§ **CONSIGNES À SUIVRE**:
- A) Reproduisez le passage de l’article sur Jason Varitek en commençant par « Le 24 juillet 2004, un » et en allant jusqu’à « pour son geste. » inclus.
- B) Traduisez en anglais, s’il vous plaît, cette phrase de l’article sur Jason Varitek : « Varitek est un des meilleurs receveurs de l’histoire pour diriger les lanceurs, mais il était aussi le cœur et l’âme des Red Sox des années 2000. »

------ TEXTE À ÉTUDIER ------

Chaque semaine, les journalistes des sports de La Presse répondent à une question dans le plaisir, et un peu aussi dans l’insolence.

Participez à notre Mauvaise conduite de la semaine et envoyez-nous vos suggestions

Guillaume Lefrançois

Le 24 juillet 2004, un classique Red Sox-Yankees au Fenway Park. Bronson Arroyo atteint Alex Rodriguez sur une balle à effet dont il perd visiblement la maîtrise. A-Rod ne l’accepte pas et se met à haranguer le lanceur des Red Sox. Jason Varitek, le receveur, se lève. « Hey mec, on ne vise pas les frappeurs de ,260. » Rodriguez est sans doute blessé dans son amour-propre, et Varitek lui passe sa mitaine en plein visage. C’est ça, le « jeu » que j’aurais voulu réussir. Varitek est un des meilleurs receveurs de l’histoire pour diriger les lanceurs, mais il était aussi le cœur et l’âme des Red Sox des années 2000. Ici, il tient tête à une des grandes vedettes des ennemis jurés, dans un match haut en émotion, disputé neuf mois après l’élimination crève-cœur des Sox aux mains des Yankees. Varitek se fait expulser pour son geste.

« C’était une période critique pour nous. On avait besoin d’une étincelle et ç’a été Jason », explique Gabe Kapler, porte-couleurs des Red Sox à l’époque, dans un fascinant dossier de The Athletic. Les Red Sox accusent alors un retard de 8,5 matchs sur les Yankees, et de 3-0 dans ce duel. Ils finissent par l’emporter 11-10. Ils concluront la saison à trois matchs des Yankees, mais se reprendront en séries en les battant grâce à une fabuleuse remontée. Je ne suis pas un apôtre de la violence, je préfère mon hockey sans bagarres, mais il y a une différence entre un combat planifié et une pure démonstration d’émotion et de leadership.

------ DONNÉES ENREGISTRÉES ------

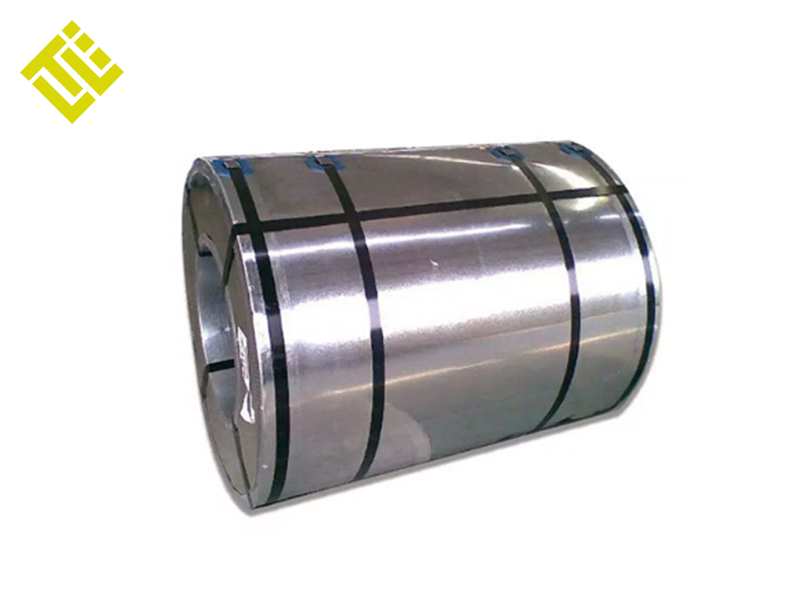 DX51D+Z Hot Dip Galvanized Coil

------

§ **RÉPONSES PAR CONSIGNE**:
- A)
Le 24 juillet 2004, un classique Red Sox-Yankees au Fenway Park. Bronson Arroyo atteint Alex Rodriguez sur une balle à effet dont il perd visiblement la maîtrise. A-Rod ne l’accepte pas et se met à haranguer le lanceur des Red Sox. Jason Varitek, le receveur, se lève. « Hey mec, on ne vise pas les frappeurs de ,260. » Rodriguez est sans doute blessé dans son amour-propre, et Varitek lui passe sa mitaine en plein visage. C’est ça, le « jeu » que j’aurais voulu réussir. Varitek est un des meilleurs receveurs de l’histoire pour diriger les lanceurs, mais il était aussi le cœur et l’âme des Red Sox des années 2000. Ici, il tient tête à une des grandes vedettes des ennemis jurés, dans un match haut en émotion, disputé neuf mois après l’élimination crève-cœur des Sox aux mains des Yankees. Varitek se fait expulser pour son geste.

- B) Varitek is one of the best catchers in history at handling pitchers, but he was also the heart and soul of the Red Sox of the 2000s.